The two women gazed into the mirror, wordless. At last Sterrin turned to the maid. ‘I don’t understand it, Hannah,’ she breathed. Hannah continued to stare. Close as she had been to her mistress this was the first time in years that she had seen her face without being covered either by thick layers of ointment or by a veil.
‘You should have taken it off long ago. I often told you.’ She touched Sterrin’s face. ‘It’s as soft as a baby’s bottom. You can scarcely see the scars. I should have used the ointment all the time the way you did! My legs are still purple!’
Sterrin had her face pressed to the glass in rapture. ‘No, Hannah,’ she answered. ‘You should have gone to Mag Miney every morning at the crack of dawn like my Ladyship did.’
&nb
sp; ‘No! Miss Sterrin, you never!’
Sterrin nodded. ‘Filthy, smelly stuff with hair two inches long. You’d think it was the inside of a dead rat that she was applying to your face.’

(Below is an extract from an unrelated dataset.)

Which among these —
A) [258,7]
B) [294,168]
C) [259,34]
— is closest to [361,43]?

Hannah made a grimace of disgust. ‘But you ran from her at first. When did you go back to her?’
With a sudden pang, Sterrin realised that it was after Donal had told her that he loved her, that night when she took the Fenian oath, that interest in her looks had been reborn.

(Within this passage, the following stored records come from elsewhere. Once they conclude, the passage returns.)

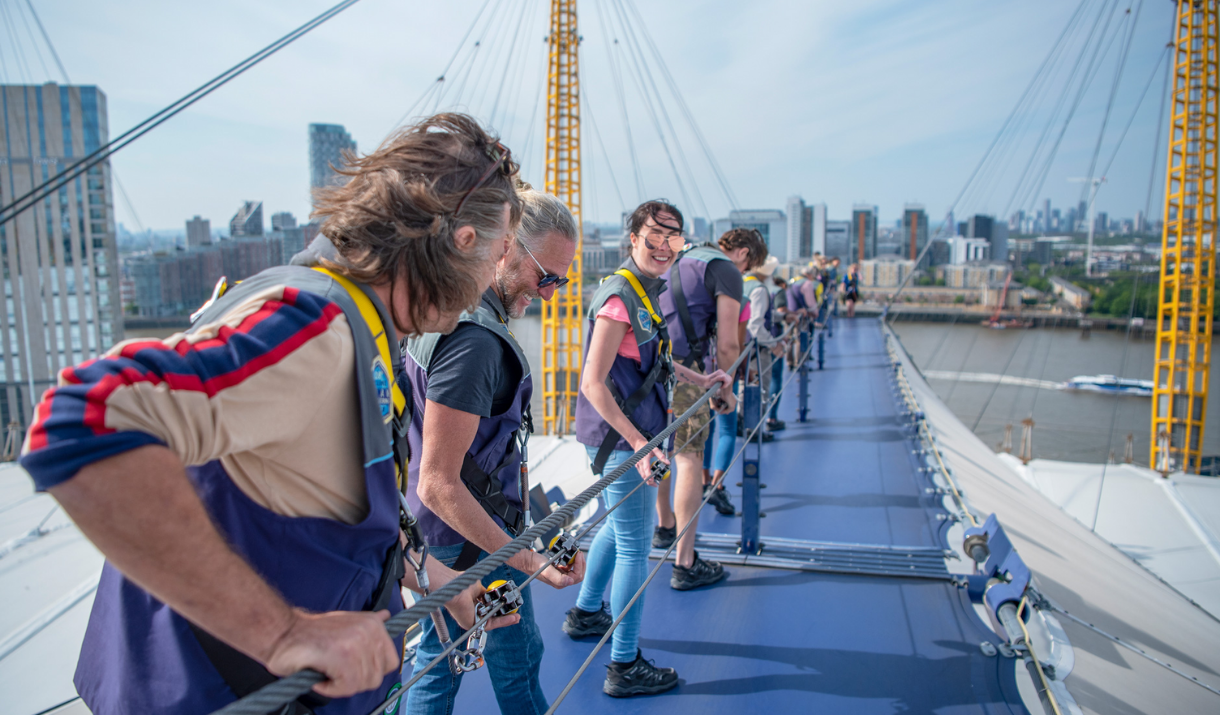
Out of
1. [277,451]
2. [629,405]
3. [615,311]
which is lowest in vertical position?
[629,405]

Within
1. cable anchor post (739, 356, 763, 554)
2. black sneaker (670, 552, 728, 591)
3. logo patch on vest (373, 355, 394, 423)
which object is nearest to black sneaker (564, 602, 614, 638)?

Poor, darling Donal! She looked at his ring gleaming on her engagement finger; then deliberately she changed it over to the right hand. You wouldn’t begrudge me my happiness, Donal, and the dear knows it is not too soon. She unpinned the ringlets that dangled over her cheeks and drew her hair back into a figure eight on the nape of her neck.
Lady O’Carroll, descending the staircase, glanced back over her shoulder at the spectacle of her daughter tripping down like a schoolgirl.
‘When am I going to meet our distinguished guest?’ she began and then she stopped and stared. ‘Sterrin! Your face!’ She reached up her hands as Sterrin came abreast of her. ‘Sterrin, what has happened? You are transformed!’
Before Sterrin could reply a great clanging sounded at the hall door. Dominic came hurrying from the drawing-room and opened it. A police officer stepped over the threshold without being invited.
‘I have reason to believe,’ he said, ‘that a dangerous and wanted criminal has gained access to this castle.’
Margaret reached for Sterrin. Her eyes, detached from sensation, noticed in this moment of crisis, the scars that had emerged from the quenched radiance in her daughter’s face.
Dominic was demanding the officer’s warrant and the officer was saying something about special powers of entry and search.
The hall filled with policemen gripping carbines. Sterrin darted away from her mother straight down the passage to the Bard’s room. Lady O’Carroll took a frightened step backwards. She lost her footing and fell heavily, striking the back of her head. Dominic lunged up the stairs, shoving policemen aside, and lifted his mother from the staircase and carried her to her room.